The team experimented with many complex designs, but finally zeroed in on the simplest pattern made of a basic plastic mesh with cuts resembled a row of dashes. The Kapton strips are interconnected, and tilt proportionally with the stretch of the mesh, with an accuracy of around 1o.

The custom solar cells for the solar array were developed in the lab of Stephen Forrest, the Peter A. Franken Distinguished University Professor of Engineering and Paul G. Goebel Professor of Engineering. He, along with Lamoureux, attached these cells to an uncut Kapton piece, allowing spaces for the cuts. After this, the Kapton was cut into the required pattern with a laser cutter.

It was impossible to produce the most promising design for solar arrays with high solar-tracking ability at U-M as the cells would need to be extremely narrow and long solar cells. Increasing the width resulted in extremely long cells that didn’t fit into chambers used to develop the prototypes, so the team is investigating alternatives.

The new stretchable design is so effective thanks to how stretchable it is, allowing a large tilt angle without causing a significant decrease in width. The results of the simulations carried out during the summer solstice at Arizona showed that the new solar panel was almost on par with a conventional single-axis tracker. It also produced 36% more power compared to a stationary panel.
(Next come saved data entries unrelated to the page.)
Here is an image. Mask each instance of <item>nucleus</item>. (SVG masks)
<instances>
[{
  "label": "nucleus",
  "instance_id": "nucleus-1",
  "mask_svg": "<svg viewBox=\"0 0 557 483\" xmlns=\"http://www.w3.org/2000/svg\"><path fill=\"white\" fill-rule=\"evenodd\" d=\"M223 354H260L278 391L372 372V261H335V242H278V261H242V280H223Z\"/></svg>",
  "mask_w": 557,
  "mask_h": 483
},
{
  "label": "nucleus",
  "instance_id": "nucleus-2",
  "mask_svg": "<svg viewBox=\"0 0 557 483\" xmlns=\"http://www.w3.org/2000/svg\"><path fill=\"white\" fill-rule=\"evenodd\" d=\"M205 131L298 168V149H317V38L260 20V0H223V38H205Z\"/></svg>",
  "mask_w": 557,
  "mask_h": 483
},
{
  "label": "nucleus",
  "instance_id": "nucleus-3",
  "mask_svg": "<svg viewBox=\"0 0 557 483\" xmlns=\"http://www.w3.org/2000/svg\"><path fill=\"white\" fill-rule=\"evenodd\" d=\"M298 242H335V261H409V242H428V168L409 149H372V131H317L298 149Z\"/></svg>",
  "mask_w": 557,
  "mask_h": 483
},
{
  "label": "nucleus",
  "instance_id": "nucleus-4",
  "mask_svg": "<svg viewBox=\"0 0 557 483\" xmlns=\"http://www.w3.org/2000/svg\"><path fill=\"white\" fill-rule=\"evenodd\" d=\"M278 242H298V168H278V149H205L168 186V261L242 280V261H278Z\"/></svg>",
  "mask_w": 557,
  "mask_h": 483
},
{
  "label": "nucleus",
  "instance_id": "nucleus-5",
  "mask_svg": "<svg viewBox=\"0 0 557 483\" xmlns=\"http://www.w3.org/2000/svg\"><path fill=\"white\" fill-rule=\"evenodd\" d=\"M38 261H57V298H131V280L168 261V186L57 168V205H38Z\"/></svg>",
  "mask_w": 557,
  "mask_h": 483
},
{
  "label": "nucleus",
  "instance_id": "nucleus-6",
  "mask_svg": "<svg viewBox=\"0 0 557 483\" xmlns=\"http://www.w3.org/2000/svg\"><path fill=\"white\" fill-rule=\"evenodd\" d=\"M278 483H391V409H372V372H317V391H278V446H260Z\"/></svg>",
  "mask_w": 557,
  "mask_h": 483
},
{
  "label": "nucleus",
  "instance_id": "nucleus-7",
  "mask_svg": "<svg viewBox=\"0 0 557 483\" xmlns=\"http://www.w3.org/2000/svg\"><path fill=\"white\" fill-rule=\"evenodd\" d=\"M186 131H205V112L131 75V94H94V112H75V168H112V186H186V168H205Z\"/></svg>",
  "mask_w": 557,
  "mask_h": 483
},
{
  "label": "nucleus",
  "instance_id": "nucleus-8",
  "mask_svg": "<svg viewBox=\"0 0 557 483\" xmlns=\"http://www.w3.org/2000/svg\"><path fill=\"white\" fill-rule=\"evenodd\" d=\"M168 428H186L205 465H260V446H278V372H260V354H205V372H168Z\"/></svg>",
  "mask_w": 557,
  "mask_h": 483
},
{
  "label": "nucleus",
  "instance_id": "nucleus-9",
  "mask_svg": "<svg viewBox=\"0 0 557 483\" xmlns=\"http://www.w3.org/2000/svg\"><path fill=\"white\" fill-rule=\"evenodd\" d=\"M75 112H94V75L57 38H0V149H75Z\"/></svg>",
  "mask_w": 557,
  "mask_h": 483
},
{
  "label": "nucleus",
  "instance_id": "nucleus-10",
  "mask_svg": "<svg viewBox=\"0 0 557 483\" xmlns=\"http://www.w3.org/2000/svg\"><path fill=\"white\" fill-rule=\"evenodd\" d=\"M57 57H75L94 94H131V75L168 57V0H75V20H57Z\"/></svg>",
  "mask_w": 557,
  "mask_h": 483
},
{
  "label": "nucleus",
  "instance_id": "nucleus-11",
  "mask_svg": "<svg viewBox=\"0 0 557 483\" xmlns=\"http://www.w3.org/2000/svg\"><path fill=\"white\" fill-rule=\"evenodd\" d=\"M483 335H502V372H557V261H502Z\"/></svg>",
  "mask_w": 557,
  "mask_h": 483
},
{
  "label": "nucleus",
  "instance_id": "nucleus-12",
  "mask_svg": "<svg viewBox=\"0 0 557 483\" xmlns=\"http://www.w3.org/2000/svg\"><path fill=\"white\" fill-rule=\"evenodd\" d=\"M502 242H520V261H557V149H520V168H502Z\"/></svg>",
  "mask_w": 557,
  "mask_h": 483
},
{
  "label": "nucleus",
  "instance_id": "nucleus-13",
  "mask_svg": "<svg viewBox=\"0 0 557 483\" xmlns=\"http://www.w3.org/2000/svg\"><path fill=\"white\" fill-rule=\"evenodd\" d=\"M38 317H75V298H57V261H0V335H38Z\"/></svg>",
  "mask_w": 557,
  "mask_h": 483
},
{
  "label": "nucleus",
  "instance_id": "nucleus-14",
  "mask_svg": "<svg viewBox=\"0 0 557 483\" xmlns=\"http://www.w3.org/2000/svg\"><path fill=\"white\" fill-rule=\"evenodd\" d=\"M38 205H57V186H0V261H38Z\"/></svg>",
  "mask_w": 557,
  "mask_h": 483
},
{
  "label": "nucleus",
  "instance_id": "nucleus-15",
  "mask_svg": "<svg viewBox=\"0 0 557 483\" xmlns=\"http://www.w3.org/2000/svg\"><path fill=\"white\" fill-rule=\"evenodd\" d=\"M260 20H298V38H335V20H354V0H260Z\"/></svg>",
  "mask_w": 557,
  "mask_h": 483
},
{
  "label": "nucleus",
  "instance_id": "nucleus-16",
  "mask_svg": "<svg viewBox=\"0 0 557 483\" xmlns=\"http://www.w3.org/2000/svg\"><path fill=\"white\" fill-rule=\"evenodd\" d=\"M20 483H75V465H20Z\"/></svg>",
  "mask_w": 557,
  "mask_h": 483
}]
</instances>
Under similar conditions, traditional trackers generate as much as 40% more energy than stationary panels; however, Schtein commented that these traditional designs are much heavier and bulkier, and tend to catch the wind.

"We think it has significant potential, and we're actively pursuing realistic applications," he said. "It could ultimately reduce the cost of solar electricity."

NanoFlex Power Corporation and the National Science Foundation funded the study. The university is trying to acquire patent protection for intellectual property, and is looking out for commercialization partners who can help bring the technology to the market. Forrest is a professor of computer science, material science and engineering, physics and electrical engineering, and Shtein is an associate professor of macromolecular science and engineering, art and design and chemical engineering.